With regard to the second objection, it is true that the affective tone of a perception is very much dependent on the state of mind of the observer. For instance, a depressed person may not experience as much joy at seeing a bunch of roses as the next person, and the capacity of different forms of music to produce emotions is very much a matter of personal taste.

However, as already stated, emotion is a complex physiological phenomena. Further, different emotions arise through different mechanisms. As neuroscientist Joseph Ledoux says, “each [emotional] system evolved to solve different problems that animals face and each has a separate neural basis”. Thus, the experience of emotion arises through multifarious routes and is very much dependent on the psychological and physiological state of the observer. But just as observers of a tree may see the tree differently but the tree is still there, so too the emotional substratum of a perceived object may still exist underneath the layers accreted by individual differences.

It might also be objected that the affective tone of a perception is dependent on our sensory organs because different aspects of a physical object may have different affective tones. For example, certain flowers may look attractive but have a unpleasant odour. However, physical objects are complicated affairs and what is happening in these instances is the perception of different physical ‘objects’. The affective tone of the odour is associated with certain molecules which arouse the olfactory organs, whereas the objects of sight are wavelengths of light.

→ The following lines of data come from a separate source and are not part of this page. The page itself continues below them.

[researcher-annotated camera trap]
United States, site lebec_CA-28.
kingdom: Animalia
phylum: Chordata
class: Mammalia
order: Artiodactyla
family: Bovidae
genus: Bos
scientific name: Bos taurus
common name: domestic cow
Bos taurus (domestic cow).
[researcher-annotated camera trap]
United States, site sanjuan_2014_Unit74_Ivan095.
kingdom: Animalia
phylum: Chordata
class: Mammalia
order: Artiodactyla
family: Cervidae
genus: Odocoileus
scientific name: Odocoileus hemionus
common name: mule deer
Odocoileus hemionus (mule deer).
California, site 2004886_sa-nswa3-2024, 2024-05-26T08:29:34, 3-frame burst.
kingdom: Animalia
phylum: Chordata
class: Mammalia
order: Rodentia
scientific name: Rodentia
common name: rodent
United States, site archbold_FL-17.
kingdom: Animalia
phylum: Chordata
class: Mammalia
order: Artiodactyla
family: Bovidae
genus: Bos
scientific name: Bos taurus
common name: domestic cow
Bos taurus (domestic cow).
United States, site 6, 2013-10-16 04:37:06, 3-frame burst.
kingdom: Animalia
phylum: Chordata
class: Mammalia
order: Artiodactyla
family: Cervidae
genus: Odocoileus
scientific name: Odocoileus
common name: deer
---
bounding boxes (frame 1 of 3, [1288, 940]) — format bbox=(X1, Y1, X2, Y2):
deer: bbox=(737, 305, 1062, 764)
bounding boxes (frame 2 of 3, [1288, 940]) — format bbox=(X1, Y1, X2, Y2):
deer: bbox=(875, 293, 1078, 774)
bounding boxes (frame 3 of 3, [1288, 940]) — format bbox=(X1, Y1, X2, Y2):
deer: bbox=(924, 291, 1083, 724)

Thus, affective tone may indeed be the primary quality of physical objects which enables them to be coherently characterised. Our strongest justification for our conception of matter may be that we feel its feelings.

This is something that can be tested and disproved by neurophysiology. Such testing may show that the emotions we experience are totally dependent on the activities of our neurons and not at all on the features of the physical objects perceived. Such evidence would show that emotions are, like secondary qualities, dependent on the physiological state of the observer. This would not mean that physical objects are necessarily devoid of affective tone. A “representationalist” form of affective panxperientialism could still be advanced. But it would mean that the argument for panexperientialism presented here would be void.

Lest it be thought that the subject matter of this post is too much out on a limb, I conclude with a quote from the respected philosopher David Ray Griffin:

“Whitehead’s view is that secondary qualities are produced by the mind out of values, or emotions. Recalling that such things are sometimes spoken of as ‘tertiary’ qualities, we could say that secondary qualities are produced by the mind out of tertiary qualities that are in the body and even nature in general... The qualities called primary in the dualistic and materialistic views are for him simply features of things as viewed from without.” (Unsnarling the World Knot p.141).


Armstrong DM, Perception and the Physical World, 1961, Routledge & Keagan Paul, London.

Birch C, Feelings, 1995, UNSW Press, Sydney.

Carter R, Mapping the Mind, 2000, Phoenix, London.

Griffin DR, Unsnarling the World Knot: Consciousness, Freedom and the Mind-Body problem, 1998, University Of California Press, California.